Il 2022 del mercato cinese si apre con la più grande quotazione dell’ultimo decennio. China Mobile, il primo operatore telefonico al mondo per numero di abbonati, è sbarcato poche ore fa alla Borsa di Shanghai. La compagnia, di proprietà dello stato, ha raccolto 7,64 miliardi di dollari e, nel primo giorno di contrattazioni, ha registrato un rialzo del 9,4%.
Nel novembre 2020 Donald Trump, pochi giorni dopo essere stato sconfitto da Joe Biden alle elezioni presidenziali, aveva emesso un ordine esecutivo con cui vietava gli investimenti statunitensi in aziende controllate da Pechino. La linea di Washington, mantenuta anche dall’amministrazione Biden, ha portato al delisting – cioè alla cancellazione dal listino di Wall Street – di China Mobile e di altri due grandi gruppi cinesi delle telecomunicazioni: China Telecom, che si è quotata a Shanghai ad agosto e ha raccolto 7,3 miliardi di dollari, e China Unicom.
Alla vigilia della quotazione, China Mobile si è impegnata a riacquistare 2,05 miliardi di azioni, che corrispondono a circa 13 miliardi di dollari. Un piano che ha contribuito al rialzo del primo giorno di negoziazione.
La società ha fatto sapere anche che i miliardi raccolti tramite l’Ipo saranno utilizzati per investire in 5G, cloud e intelligenza artificiale.
Il ruolo del governo
Nina Xiang, autrice del libro US-China Tech War, ha dichiarato alla Bbc che i numeri dell’Ipo di China Mobile non devono sorprendere. Il governo di Xi Jinping, a suo giudizio, avrebbe fatto qualsiasi cosa, infatti, per garantire il buon esito dell’operazione.
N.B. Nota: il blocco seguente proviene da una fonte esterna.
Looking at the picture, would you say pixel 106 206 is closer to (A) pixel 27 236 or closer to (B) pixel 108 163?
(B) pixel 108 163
“Per Pechino è importante che la quotazione appaia come un successo, in modo da dimostrare che la Cina ha i mezzi per accogliere le sue grandi società sul suo mercato azionario”, ha affermato Xiang. “In ogni caso, per le aziende cinesi perdere l’accesso al mercato statunitense dei capitali non è un fatto positivo. Anche perché si tratta di un altro passo nel deterioramento delle relazioni bilaterali”.
La battaglia Stati Uniti-Cina
Altre aziende cinesi, in effetti, sembrano intenzionate a seguire la stessa strada di China Mobile. Tra queste c’è Didi Global, l’Uber cinese, che a giugno è approdato a Wall Street con un’Ipo da 4,4 miliardi di dollari. Pochi giorni dopo, Pechino aveva annunciato una stretta sulle quotazioni delle grandi società cinesi all’estero. Da allora, Didi ha perso il 65% in Borsa e, a dicembre, ha annunciato di volere avviare il processo di delisting.
Poche settimane fa la Securities and exchange commission, ente statunitense analogo alla Consob italiana, ha finalizzato l’Holding foreign companies accountable act: un insieme di norme che permette ai regolatori di ordinare il delisting delle società straniere che non rispettano i requisiti di trasparenza. Un documento che, di fatto, riguarda proprio le aziende cinesi. Come ha spiegato La Stampa, Cina e Hong Kong sono infatti le uniche due giurisdizioni che non permettono agli Stati Uniti di compiere ispezioni sui libri contabili.
David Loevinger, dirigente della società di consulenza e asset management Twc Group, ha dichiarato alla Cnbc: “Per molte compagnie cinesi quotate negli Stati Uniti, di fatto, è game over”.